America’s never had a black president or a black First Lady. But Givhan asks us not to forget about the boob tube, either: the last time Clair Huxtable was on TV was an astonishing 17 years ago.Last year, the NAACP published a report on diversity in TV, Givhan explains, which lamented all-white or nearly-all-white casts like “Friends,” “Seinfeld,” “Sex & The City,” “The Hills,” and “Gossip Girl.” “None of pop culture’s most enduring archetypes of funny, smart, professional, pretty women — from Mary Richards to Murphy Brown to Carrie Bradshaw — have been black,” Givhan explained. Sure, black women have been on television. But none were on shows as highly rated as “The Cosby Show” and no one got quite so wrapped up in the shows.

As a result, “every white woman is presumed to be Everywoman,” Givhan argues. (Just think of all the girls you know who have once referred to themselves as a “Samantha” or a “Charlotte”!) And whiteness being considered normal is detrimental to society as a whole.
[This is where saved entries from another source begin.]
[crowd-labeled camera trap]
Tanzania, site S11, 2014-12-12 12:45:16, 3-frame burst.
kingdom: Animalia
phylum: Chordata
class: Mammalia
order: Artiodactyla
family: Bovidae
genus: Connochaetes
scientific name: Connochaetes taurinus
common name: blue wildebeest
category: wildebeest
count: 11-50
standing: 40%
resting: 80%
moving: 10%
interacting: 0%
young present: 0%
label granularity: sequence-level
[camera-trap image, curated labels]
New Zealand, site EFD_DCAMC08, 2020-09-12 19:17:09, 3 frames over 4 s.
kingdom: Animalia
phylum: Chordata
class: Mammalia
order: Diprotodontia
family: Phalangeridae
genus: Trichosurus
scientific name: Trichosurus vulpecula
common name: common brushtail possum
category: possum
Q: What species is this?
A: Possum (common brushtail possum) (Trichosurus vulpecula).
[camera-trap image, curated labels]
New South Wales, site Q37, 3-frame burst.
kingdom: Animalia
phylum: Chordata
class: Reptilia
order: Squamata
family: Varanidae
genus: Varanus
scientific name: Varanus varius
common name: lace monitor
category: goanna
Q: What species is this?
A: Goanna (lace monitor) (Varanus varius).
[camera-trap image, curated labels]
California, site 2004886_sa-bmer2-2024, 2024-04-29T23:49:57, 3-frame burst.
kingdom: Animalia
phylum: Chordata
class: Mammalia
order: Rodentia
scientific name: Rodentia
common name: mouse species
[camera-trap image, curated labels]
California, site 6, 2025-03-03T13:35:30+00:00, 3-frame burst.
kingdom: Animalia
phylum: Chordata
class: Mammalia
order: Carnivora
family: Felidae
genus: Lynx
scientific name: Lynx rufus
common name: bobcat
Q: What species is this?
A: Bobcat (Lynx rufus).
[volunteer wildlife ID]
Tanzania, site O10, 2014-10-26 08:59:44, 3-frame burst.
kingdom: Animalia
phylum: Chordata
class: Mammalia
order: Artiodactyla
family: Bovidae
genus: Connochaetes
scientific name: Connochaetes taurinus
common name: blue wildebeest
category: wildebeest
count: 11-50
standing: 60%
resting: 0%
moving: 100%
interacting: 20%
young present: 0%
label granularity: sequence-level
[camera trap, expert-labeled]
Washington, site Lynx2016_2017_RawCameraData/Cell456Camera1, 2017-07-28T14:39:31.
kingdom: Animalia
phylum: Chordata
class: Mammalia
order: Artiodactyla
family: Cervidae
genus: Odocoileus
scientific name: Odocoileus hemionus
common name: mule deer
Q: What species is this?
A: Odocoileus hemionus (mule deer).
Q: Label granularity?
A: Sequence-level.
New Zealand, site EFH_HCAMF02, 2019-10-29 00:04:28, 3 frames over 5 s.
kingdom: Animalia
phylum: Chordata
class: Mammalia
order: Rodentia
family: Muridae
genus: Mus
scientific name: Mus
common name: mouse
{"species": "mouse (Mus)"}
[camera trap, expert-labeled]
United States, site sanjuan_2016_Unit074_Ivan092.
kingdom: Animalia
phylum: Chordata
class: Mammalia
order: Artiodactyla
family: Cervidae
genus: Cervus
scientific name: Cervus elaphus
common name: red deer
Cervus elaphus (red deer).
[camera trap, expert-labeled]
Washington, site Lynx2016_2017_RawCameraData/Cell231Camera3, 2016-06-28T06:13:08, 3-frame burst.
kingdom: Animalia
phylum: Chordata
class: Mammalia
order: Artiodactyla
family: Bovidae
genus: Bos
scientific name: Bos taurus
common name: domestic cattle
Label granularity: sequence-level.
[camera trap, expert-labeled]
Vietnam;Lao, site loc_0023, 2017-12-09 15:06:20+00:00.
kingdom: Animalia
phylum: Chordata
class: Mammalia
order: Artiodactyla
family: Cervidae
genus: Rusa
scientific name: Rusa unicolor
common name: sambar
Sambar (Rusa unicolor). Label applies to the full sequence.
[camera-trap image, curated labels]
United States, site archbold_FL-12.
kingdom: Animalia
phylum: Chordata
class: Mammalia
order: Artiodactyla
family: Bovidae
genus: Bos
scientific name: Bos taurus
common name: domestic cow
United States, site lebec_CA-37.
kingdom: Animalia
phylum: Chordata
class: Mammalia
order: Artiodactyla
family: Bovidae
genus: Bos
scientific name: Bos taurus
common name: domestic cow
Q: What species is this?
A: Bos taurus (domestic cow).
Finally, after all this time, a black woman has been normal again.

But, as Givhan points out, “All it took for [Michelle were] two Ivy League degrees, a six-figure boardroom salary, a Norman Rockwell family, soccer-mom bona fides and an ability to dress herself without the aid of an entourage.”

Good point. Michelle is far more accomplished than most women, regardless of skin color. Givhan spoke with Susan Fales-Hill, a writer for “The Cosby Show,” who said “There’s something that happens when you validate the existence of someone by visually representing them. What people see, they believe.”

So that has us wondering: wouldn’t a more authentic integration of, or acceptance of, black women mean mainstream America embraces a black woman (real or fictional) who doesn’t have a degree from Harvard law?

Pop culture could definitely use more diversity of faces, as well as ideas—could a knocked up teenaged girl puh-leeze terminate a pregnancy from an abortion instead of “falling down a flight of stairs”?— but we’re not holding our breath as long as advertising dollars control everything.

But we do think there is something to be said for the fact that there has been this “whiteout” in mainstream, primetime TV, and the majority of our country voted for a black man over a white man. Perhaps the TV/real life connection isn’t as important as some people think?

Or perhaps Robin Givhan is right: whites in America are accepting of upper-middle cl ass black people because of Clair Huxtable, one woman on television over 17 years ago.